Aspirate from human stented saphenous vein grafts induces epicardial coronary vasoconstriction and impairs perfusion and left ventricular function in rat bioassay hearts with pharmacologically induced endothelial dysfunction.

Helmut R Lieder,Theodor Baars,Petra Kleinbongard,Philipp Kahlert

doi:10.14814/phy2.12874

Abstract

Stent implantation into aortocoronary saphenous vein grafts (SVG) releases particulate debris and soluble vasoactive mediators, for example, serotonin. We now analyzed effects of the soluble mediators released into the coronary arterial blood during stent implantation on vasomotion of isolated rat epicardial coronary artery segments and on coronary flow and left ventricular developed pressure in isolated perfused rat hearts. Coronary blood was retrieved during percutaneous SVG intervention using a distal occlusion/aspiration protection device in nine symptomatic patients with stable angina pectoris and a flow‐limiting SVG stenosis. The blood was separated into particulate debris and plasma. Responses to coronary plasma were determined in isolated rat epicardial coronary arteries and in isolated, constant pressure‐perfused rat hearts (±nitric oxide synthase [NOS] inhibition and ±serotonin receptor blockade, respectively). Coronary aspirate plasma taken after stent implantation induced a stronger vasoconstriction of rat epicardial coronary arteries (52 ± 8% of maximal potassium chloride induced vasoconstriction [% KClmax = 100%]) than plasma taken before stent implantation (12 ± 8% of KClmax); NOS inhibition augmented this vasoconstrictor response (to 110 ± 15% and 24 ± 9% of KClmax). Coronary aspirate plasma taken after stent implantation reduced in isolated perfused rat hearts only under NOS inhibition coronary flow by 17 ± 3% and left ventricular developed pressure by 25 ± 4%. Blockade of serotonin receptors abrogated these effects.

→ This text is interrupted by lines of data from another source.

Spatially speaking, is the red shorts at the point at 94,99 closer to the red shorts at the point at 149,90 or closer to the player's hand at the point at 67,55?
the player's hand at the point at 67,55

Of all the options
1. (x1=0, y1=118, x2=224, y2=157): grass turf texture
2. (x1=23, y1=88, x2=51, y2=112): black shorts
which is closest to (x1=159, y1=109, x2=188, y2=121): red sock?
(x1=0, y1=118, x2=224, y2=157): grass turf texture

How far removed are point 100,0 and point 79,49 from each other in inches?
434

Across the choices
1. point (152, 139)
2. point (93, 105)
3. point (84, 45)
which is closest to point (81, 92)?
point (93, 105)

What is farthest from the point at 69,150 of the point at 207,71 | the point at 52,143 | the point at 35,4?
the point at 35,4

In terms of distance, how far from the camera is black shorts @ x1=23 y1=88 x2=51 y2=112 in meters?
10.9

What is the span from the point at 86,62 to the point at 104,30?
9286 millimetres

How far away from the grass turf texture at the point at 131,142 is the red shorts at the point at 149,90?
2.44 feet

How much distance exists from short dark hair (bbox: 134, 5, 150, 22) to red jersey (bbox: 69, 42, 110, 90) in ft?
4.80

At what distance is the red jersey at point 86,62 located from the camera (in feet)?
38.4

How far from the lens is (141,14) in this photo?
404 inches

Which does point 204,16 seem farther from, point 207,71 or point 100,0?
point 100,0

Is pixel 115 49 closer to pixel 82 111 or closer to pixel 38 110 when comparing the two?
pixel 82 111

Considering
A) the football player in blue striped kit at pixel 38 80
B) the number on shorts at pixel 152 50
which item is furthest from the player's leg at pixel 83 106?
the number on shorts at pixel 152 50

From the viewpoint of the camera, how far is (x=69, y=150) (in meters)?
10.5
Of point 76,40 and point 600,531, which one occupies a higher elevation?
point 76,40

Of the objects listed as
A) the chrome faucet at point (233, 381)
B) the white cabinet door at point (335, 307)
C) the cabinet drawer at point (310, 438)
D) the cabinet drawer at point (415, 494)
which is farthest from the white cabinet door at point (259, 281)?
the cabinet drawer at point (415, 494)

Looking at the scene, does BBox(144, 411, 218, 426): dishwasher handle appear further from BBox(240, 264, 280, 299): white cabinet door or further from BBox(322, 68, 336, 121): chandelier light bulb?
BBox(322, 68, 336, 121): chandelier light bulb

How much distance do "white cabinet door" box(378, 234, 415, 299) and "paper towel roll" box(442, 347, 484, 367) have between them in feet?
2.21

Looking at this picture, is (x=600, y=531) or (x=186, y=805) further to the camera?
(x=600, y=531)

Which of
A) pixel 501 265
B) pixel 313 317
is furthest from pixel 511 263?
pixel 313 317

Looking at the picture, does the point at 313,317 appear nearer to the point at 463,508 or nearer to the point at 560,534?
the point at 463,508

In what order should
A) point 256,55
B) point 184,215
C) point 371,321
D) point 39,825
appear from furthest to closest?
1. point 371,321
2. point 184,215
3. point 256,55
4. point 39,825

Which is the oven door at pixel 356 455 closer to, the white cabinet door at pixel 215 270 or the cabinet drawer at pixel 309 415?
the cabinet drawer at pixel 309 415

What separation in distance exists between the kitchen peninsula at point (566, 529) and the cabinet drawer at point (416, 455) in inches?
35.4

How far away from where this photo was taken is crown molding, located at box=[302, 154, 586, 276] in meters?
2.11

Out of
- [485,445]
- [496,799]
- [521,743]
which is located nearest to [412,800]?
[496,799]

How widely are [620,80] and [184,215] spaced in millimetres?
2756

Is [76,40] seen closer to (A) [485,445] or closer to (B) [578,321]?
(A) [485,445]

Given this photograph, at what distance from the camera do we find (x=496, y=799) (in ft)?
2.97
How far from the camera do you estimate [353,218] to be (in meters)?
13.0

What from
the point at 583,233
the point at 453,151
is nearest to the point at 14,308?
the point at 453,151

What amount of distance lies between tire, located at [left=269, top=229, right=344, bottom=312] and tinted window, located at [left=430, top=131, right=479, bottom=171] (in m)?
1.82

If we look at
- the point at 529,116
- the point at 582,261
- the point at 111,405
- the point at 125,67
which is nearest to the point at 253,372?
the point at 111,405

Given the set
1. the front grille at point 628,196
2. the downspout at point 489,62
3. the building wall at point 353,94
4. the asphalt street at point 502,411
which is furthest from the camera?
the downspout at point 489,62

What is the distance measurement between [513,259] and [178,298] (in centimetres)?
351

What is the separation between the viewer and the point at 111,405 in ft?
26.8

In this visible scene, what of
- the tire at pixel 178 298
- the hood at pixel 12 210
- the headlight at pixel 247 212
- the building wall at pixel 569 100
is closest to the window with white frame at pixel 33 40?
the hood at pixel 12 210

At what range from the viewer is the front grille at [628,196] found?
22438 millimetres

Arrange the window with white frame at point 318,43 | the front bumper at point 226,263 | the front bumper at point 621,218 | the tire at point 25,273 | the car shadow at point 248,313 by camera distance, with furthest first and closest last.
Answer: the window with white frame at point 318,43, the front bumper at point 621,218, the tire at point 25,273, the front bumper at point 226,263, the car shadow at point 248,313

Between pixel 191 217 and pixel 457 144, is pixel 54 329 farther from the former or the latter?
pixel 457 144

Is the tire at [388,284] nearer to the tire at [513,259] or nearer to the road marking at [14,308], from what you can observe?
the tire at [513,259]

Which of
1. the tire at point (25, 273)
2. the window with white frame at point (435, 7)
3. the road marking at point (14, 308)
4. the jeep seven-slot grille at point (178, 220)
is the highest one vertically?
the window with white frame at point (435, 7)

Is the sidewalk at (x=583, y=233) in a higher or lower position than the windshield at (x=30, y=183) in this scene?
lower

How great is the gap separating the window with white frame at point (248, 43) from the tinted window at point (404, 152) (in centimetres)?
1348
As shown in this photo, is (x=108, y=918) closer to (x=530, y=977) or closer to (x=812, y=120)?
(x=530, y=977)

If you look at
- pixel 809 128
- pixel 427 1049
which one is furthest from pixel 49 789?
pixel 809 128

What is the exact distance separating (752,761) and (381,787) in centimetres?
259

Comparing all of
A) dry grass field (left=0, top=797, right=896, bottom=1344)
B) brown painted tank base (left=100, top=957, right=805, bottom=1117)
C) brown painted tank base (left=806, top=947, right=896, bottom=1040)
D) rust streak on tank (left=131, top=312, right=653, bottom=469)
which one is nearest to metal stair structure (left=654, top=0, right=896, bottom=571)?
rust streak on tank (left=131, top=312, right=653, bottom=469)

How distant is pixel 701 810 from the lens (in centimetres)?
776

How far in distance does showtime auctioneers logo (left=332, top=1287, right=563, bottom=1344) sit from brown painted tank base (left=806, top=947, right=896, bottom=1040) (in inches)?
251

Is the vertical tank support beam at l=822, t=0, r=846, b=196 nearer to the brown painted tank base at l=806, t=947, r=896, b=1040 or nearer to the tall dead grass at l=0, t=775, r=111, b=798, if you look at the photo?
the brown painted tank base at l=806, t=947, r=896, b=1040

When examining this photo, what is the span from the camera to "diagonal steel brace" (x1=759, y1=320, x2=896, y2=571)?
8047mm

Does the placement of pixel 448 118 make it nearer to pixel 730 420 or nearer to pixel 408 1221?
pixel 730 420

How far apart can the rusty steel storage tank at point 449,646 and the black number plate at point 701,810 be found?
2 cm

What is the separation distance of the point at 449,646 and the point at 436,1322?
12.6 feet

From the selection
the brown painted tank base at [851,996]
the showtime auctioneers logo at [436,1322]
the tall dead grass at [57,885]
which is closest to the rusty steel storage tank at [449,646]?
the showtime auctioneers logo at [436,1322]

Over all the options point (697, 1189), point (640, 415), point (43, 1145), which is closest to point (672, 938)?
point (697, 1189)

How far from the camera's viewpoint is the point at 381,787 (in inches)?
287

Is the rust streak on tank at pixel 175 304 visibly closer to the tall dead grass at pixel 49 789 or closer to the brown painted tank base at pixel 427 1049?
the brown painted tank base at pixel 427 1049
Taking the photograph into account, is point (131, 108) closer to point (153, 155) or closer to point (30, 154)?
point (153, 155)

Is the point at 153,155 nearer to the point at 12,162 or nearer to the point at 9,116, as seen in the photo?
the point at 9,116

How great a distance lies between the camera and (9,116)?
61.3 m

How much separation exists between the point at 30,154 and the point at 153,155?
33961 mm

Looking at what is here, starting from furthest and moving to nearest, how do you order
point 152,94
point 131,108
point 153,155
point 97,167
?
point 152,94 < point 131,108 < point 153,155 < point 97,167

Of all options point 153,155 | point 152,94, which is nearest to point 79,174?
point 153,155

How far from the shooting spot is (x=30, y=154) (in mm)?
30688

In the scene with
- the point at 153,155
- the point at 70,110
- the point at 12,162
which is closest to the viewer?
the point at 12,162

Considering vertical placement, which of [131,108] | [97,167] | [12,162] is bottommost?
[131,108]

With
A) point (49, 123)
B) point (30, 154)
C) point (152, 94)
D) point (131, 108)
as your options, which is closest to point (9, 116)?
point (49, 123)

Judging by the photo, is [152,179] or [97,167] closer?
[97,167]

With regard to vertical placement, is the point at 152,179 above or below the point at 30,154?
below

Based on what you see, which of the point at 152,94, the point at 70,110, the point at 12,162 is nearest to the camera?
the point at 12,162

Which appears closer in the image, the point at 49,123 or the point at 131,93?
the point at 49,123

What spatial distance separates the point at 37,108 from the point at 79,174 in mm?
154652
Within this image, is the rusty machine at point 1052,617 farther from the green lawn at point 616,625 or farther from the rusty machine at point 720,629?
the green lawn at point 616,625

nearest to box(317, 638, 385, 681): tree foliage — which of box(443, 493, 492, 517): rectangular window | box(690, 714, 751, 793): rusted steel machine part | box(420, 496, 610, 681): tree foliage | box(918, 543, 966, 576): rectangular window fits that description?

Coronary aspirate plasma taken after stent implantation induces vasoconstriction in isolated rat epicardial coronary arteries and reduces coronary flow and left ventricular developed pressure in isolated perfused rat hearts with pharmacologically induced endothelial dysfunction.

Highlights

Stent implantation into an atherosclerotic lesion of native coronary arteries or aortocoronary saphenous vein grafts (SVG) causes an iatrogenic plaque rupture and results in the release of atherosclerotic particulate debris, microparticles, and soluble vasoactive, thrombogenic, and inflammatory mediators (Kleinbongard et al 2012, 2013a; Horn et al 2015)
Coronary aspirate plasma taken after stent implantation induced a stronger vasoconstriction of rat epicardial coronary arteries (52 Æ 8% of maximal potassium chloride induced vasoconstriction [% KClmax = 100%]) than plasma taken before stent implantation (12 Æ 8% of KClmax); nitric oxide synthase (NOS) inhibition augmented this vasoconstrictor response
We confirmed that serotonin is released into the coronary circulation during stent implantation into SVG (Kleinbongard et al 2012) and induces a vasoconstriction in in vitro bioassays

Summary

Introduction

Stent implantation into an atherosclerotic lesion of native coronary arteries or aortocoronary saphenous vein grafts (SVG) causes an iatrogenic plaque rupture and results in the release of atherosclerotic particulate debris, microparticles, and soluble vasoactive, thrombogenic, and inflammatory mediators (Kleinbongard et al 2012, 2013a; Horn et al 2015). Downstream embolization of such particulate debris obstructs physically the coronary microcirculation and impairs microvascular perfusion and cardiac contractile function (Heusch et al 2009).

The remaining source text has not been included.